About 40% of the U.S. population currently lives in areas designated nonattainment under the
1997 standard for ozone, 122 million people in all.6 Since the standard has been strengthened as a
result of a review completed in 2008 and the Administrator is now proposing a further
strengthening, more areas will be affected, and those already considered nonattainment may have
to impose more stringent emission controls.
The Primary Standard
The primary (health-based) standard promulgated in 1997 was set at 0.08 parts per million (ppm),
averaged over an 8-hour period. Allowing for rounding, EPA considered areas with readings as
high as 0.084 ppm (84 parts per billion) to have attained the standard.

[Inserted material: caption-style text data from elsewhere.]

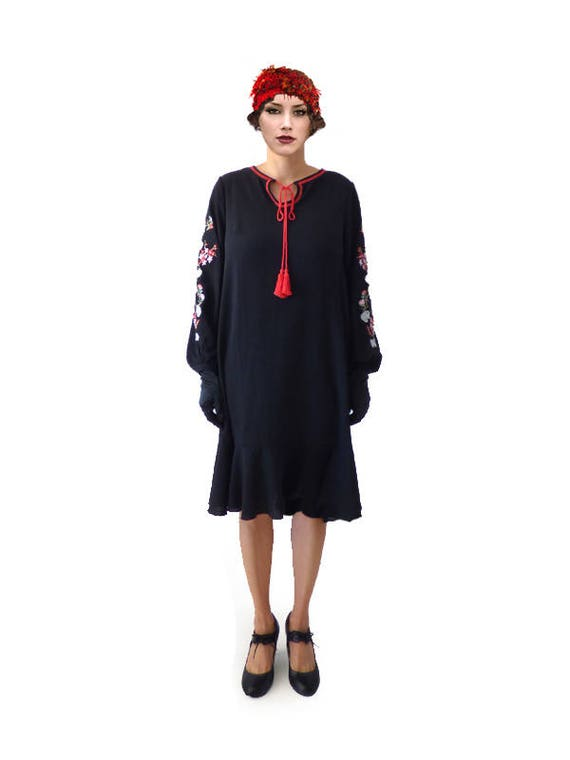 1920s Day Dresses, Tea Dresses, Mature Dresses with Sleeves Retro Black Lace Embroidery Flapper Dress $71.20 AT vintagedancer.com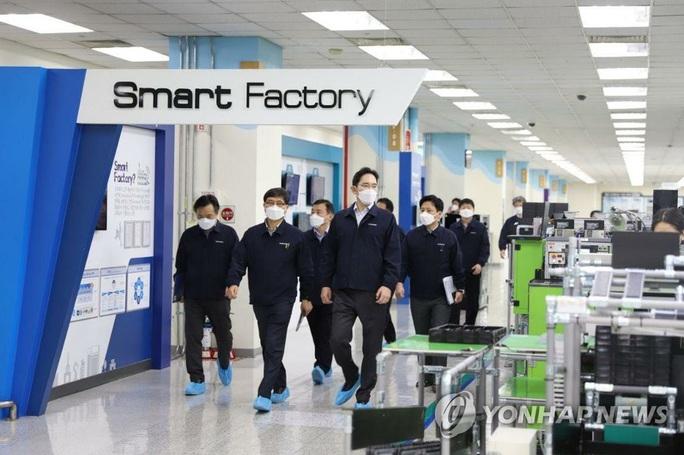 Samsung chuyển sản xuất điện thoại cao cấp sang Việt Nam vì dịch Covid-19 - Ảnh 1.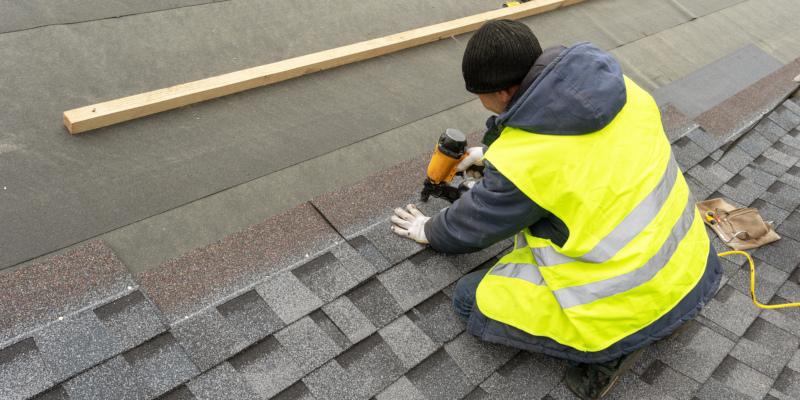 Asphalt roofing are easy to maintain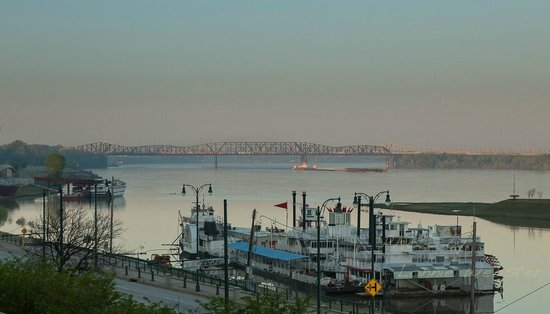 Sleep Inn at Court Square: Morning view of the Mississippi River
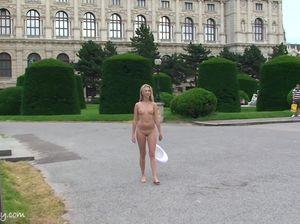 Длинноволосая сучка показывает маленькую грудь на площади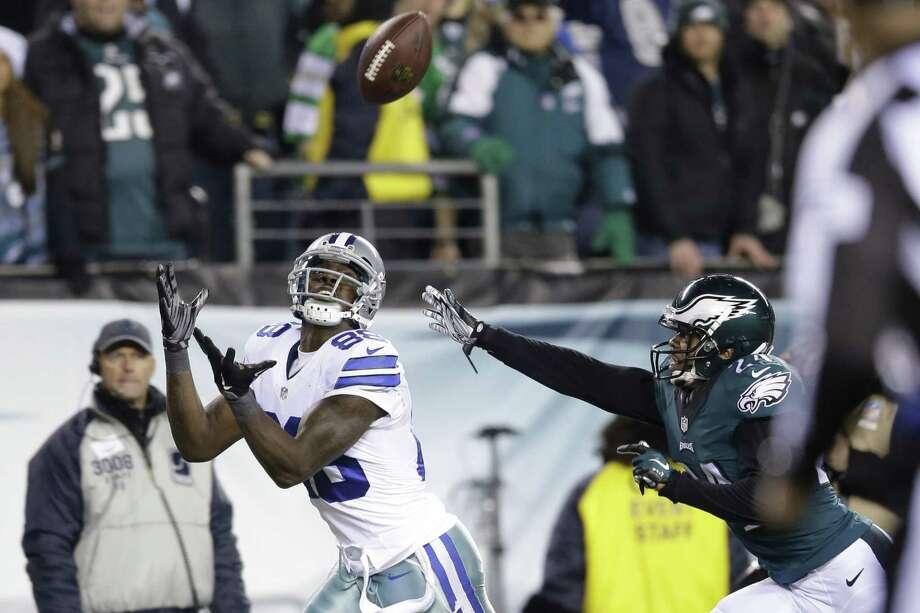 Dallas Cowboys' Dez Bryant (88) pulls in a touchdown against Philadelphia Eagles' Bradley Fletcher (24) during the second half of an NFL football game, Sunday, Dec. 14, 2014, in Philadelphia. (AP Photo/Matt Rourke) Photo: AP / AP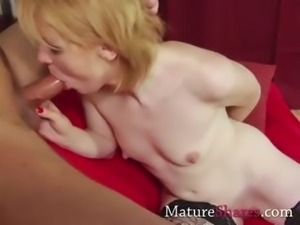 Skinny MILF goes all the way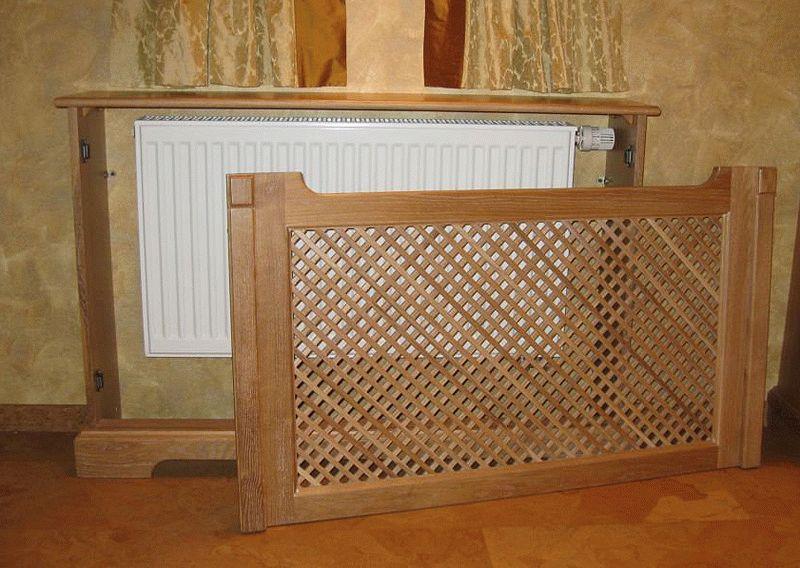 Деревянная конструкция для скрытия радиатора отопления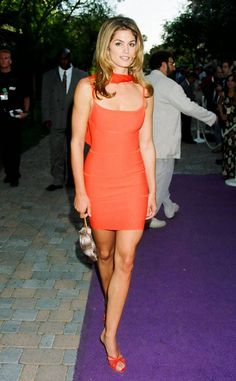 Itty Mini from Cindy Crawford's Best Looks In a red bandage dress at the 1995 MTV Movie Awards. Red Bandage Dress, Bodycon Dress, 90s Fashion, Fashion Models, School Dance Dresses, 90s Models, Vintage Couture, Stunning Women, Cindy Crawford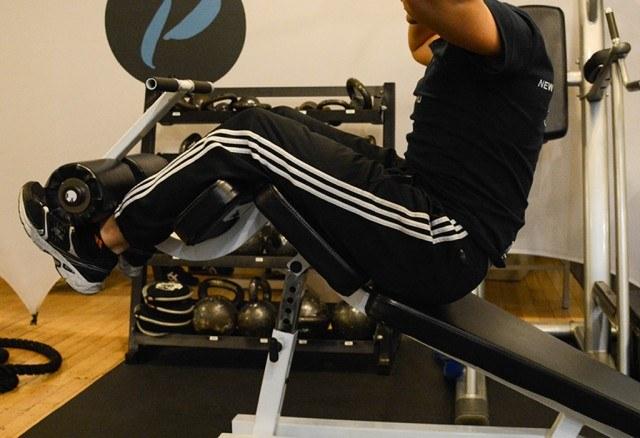 Giacomo Barbieri demonstraing correct form for ab exercises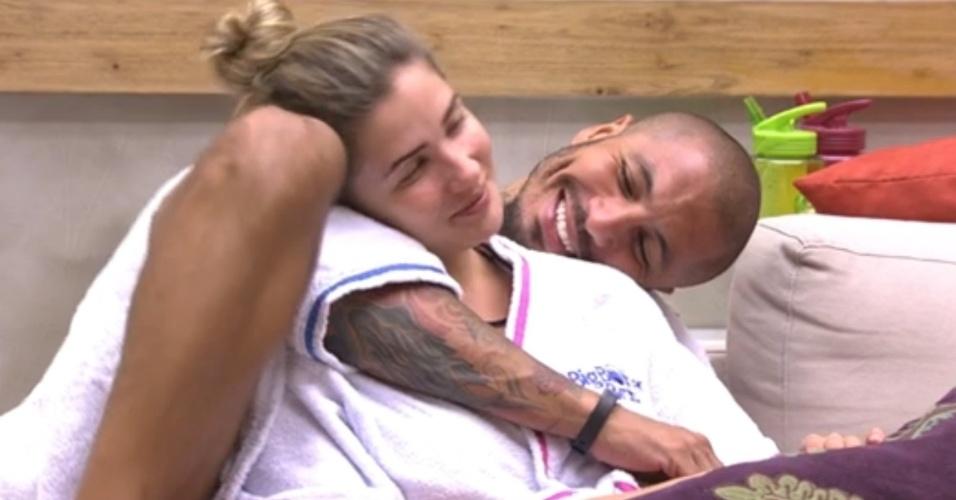 """11.fev.2015 - Aline e Fernando planejam ir juntos para a final do """"BBB15"""": """"Nossas famílias vão se conhecer"""""""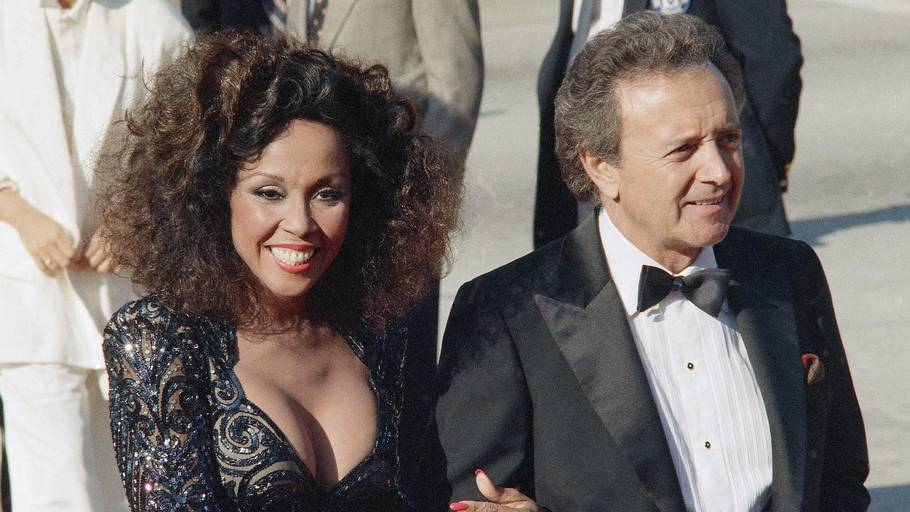 Ægteparret Vic Damone og Diahann Carroll i Los Angeles til Emmy Awards i 1986. Foto: AP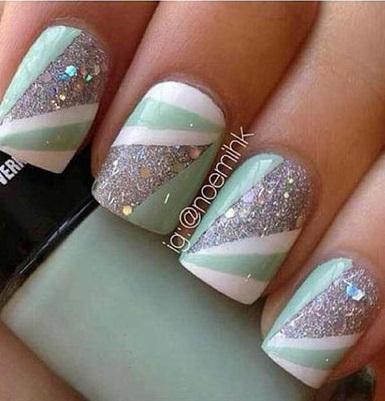 Diverging strip nail design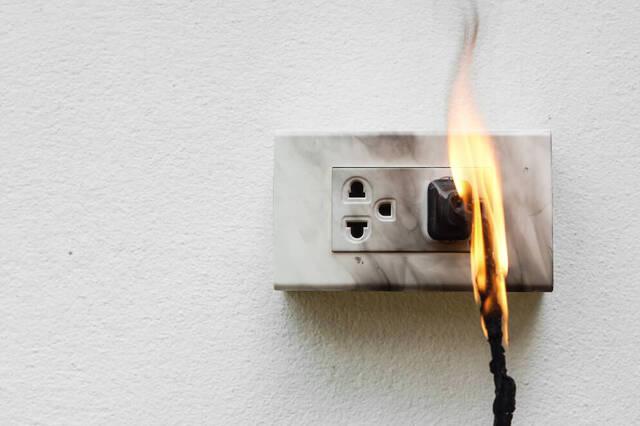電源コードやコンセントからの火災に要注意。ホコリが発火を引き起こす?原因と対策を解説 | moshimo ストック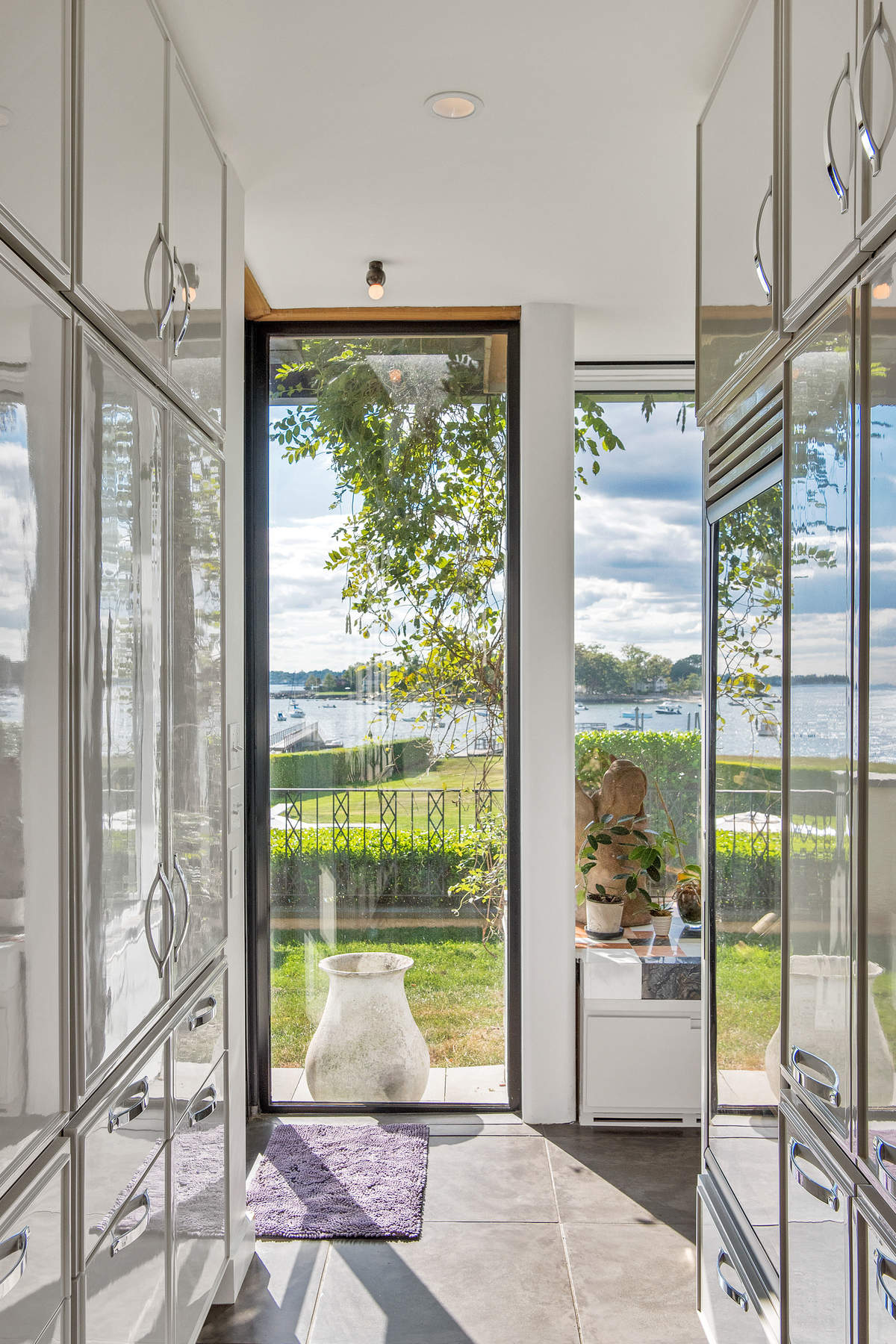 Additional photo for property listing at 163 Pear Tree Point Road 163 Pear Tree Point Road Darien, Connecticut 06820 United States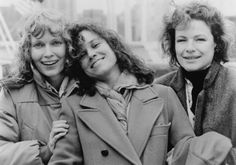 Still of Mia Farrow, Barbara Hershey and Dianne Wiest in 'Hannah and Her Sisters', 1986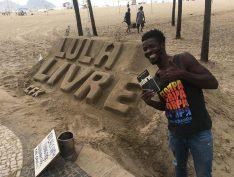 """Autor de """"Lula Livre"""" na Praia de Copacabana resiste a ameaças da Prefeitura"""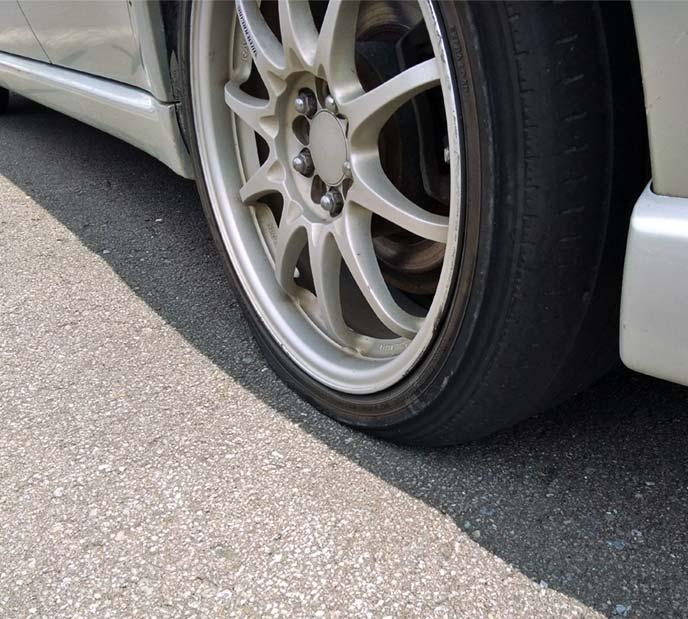 レガシィツーリングワゴンのパンクした左後輪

The review completed in 2008 found evidence of health effects, including mortality, at levels of
exposure below the 0.08 ppm standard. As a result, both EPA staff and the Clean Air Scientific
Advisory Committee (CASAC) recommended strengthening the standard. According to CASAC,
“There is no scientific justification for retaining the current [0.08 ppm] primary 8-hr NAAQS.”7
The panel unanimously recommended a range of 0.060 to 0.070 ppm (60 to 70 parts per billion)
for the primary 8-hour standard.
EPA staff also recommended strengthening the standard, in wording not quite so direct. The staff
stated, “The overall body of evidence on ozone health effects clearly calls into question the
adequacy of the current standard.” They recommended “considering a standard level within the
range of somewhat below 0.080 parts per million (ppm) to 0.060 ppm.”8
Based on these recommendations, and his own judgment regarding the strength of the science,
Stephen Johnson, the Bush Administration’s last EPA Administrator, chose to finalize the standard
at 0.075 ppm (75 parts per billion).9 That revision has not yet been implemented, however: the
designation of nonattainment areas has not been completed, and the Obama Administration’s EPA

6 For information on the nonattainment areas, including maps and population data, see EPA’s “Green Book” at
http://www.epa.gov/oar/oaqps/greenbk/index.html.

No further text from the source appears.